── SUPPLIED TEXT ──
AndreyPavlov's blog

By AndreyPavlov, history, 2 years ago, In English

Problem

When you learn about Heavy Light Decomposition tree problems take on new meaning. But writing HLD every tree problem with queries so boring. In this post, I will show some problems (as well as ideas for solving them) in which you can write HLD, but with a little thought, the solution becomes easier.

Modifications and receiving at the point

Task: A tree is given, as well as requests to add in a subtree and on the path to the root, as well as to find out the value at the top.

First idea — HLD! But stop, we only need the value at the point, maybe can easier? Yes, we will solve task in offline mode.

Idea: How to find out what changes occurred at the top at time $$$t$$$? Need to store some structure, for example, segment tree and answer for query in time $$$t$$$ is sum on prefix $$$t$$$. Now we have add in subtree and on the path to the root. For subtere adding we will remember for each vertex that in its subtree we need to add the number $$$x$$$ and the query time. Also for path adding we will remember this. Now we run the dfs on this tree with next algorithm:

  1. Checking all subtree addings and remember in segment tree with adding in point $$$t$$$ value $$$x$$$
  2. Go to the childs with dfs
  3. Checking all paths to the root adding and remember as well as in 1
  4. Get the answer on all queries with sum on prefix $$$t$$$
  5. Remove all subtree addings (add $$$-x$$$ on prefix $$$t$$$)

DFS implementation:

// ...
───
── PROVIDED MATERIAL ──
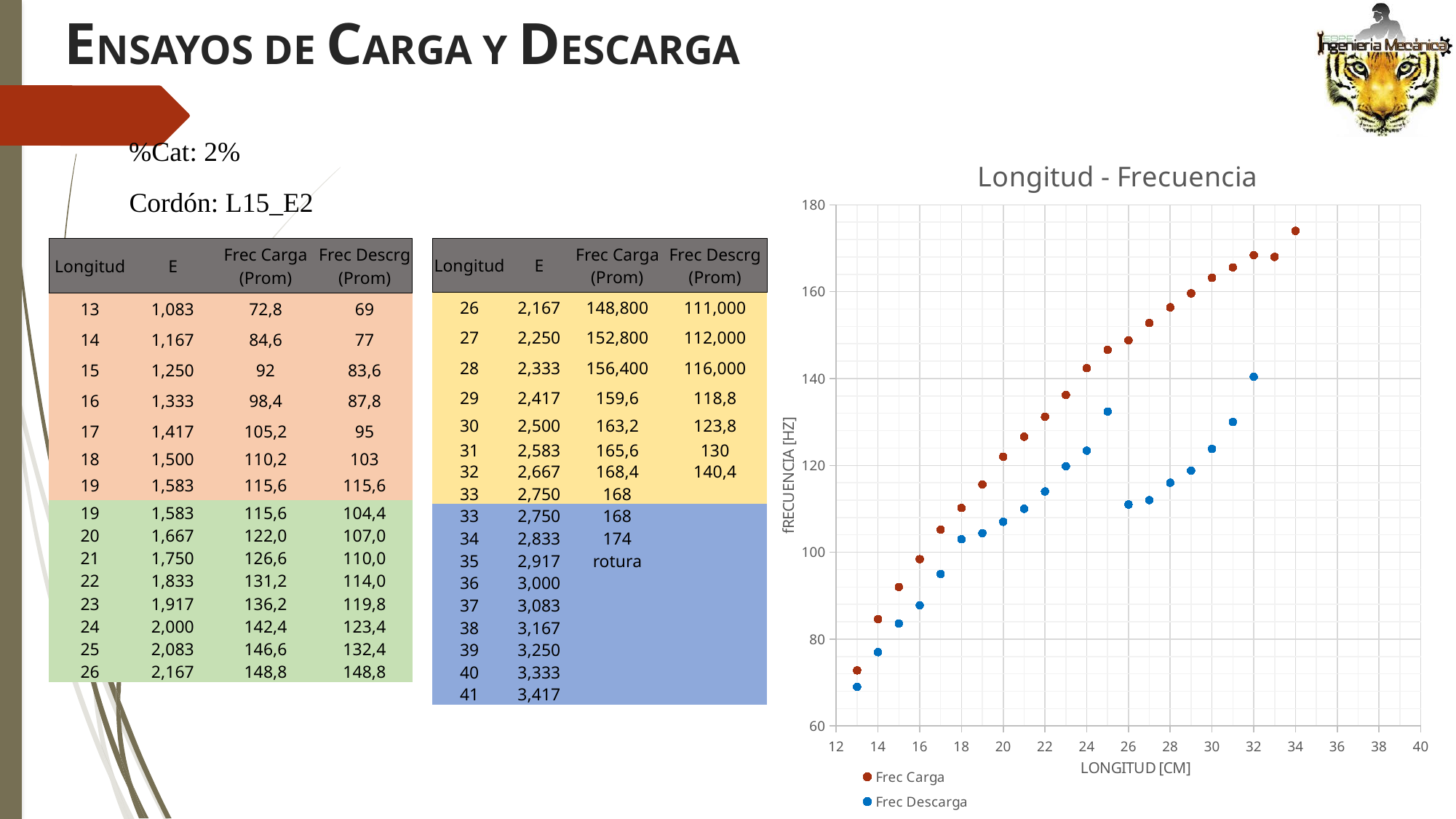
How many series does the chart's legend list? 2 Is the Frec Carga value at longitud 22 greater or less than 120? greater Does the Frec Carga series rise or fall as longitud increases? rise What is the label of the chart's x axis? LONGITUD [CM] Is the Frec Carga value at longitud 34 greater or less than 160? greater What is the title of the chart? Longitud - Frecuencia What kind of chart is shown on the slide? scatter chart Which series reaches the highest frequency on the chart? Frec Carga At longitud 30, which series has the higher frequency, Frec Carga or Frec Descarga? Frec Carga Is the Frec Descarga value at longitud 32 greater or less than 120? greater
───
• **QUESTIONS TO ANSWER**
1: Print the passage of the HLD blog post starting at "Task: A tree" and ending at "in offline mode.".
2: Answer these questions about the HLD blog post:
(a) According to its header line, what language is the post in?
(b) In what mode does the author solve the point-value task?
(c) What structure is given as an example for storing the changes at a vertex?

• **TASK ANSWERS**
1:
Task: A tree is given, as well as requests to add in a subtree and on the path to the root, as well as to find out the value at the top.

First idea — HLD! But stop, we only need the value at the point, maybe can easier? Yes, we will solve task in offline mode.

2:
(a) English
(b) Offline mode
(c) A segment tree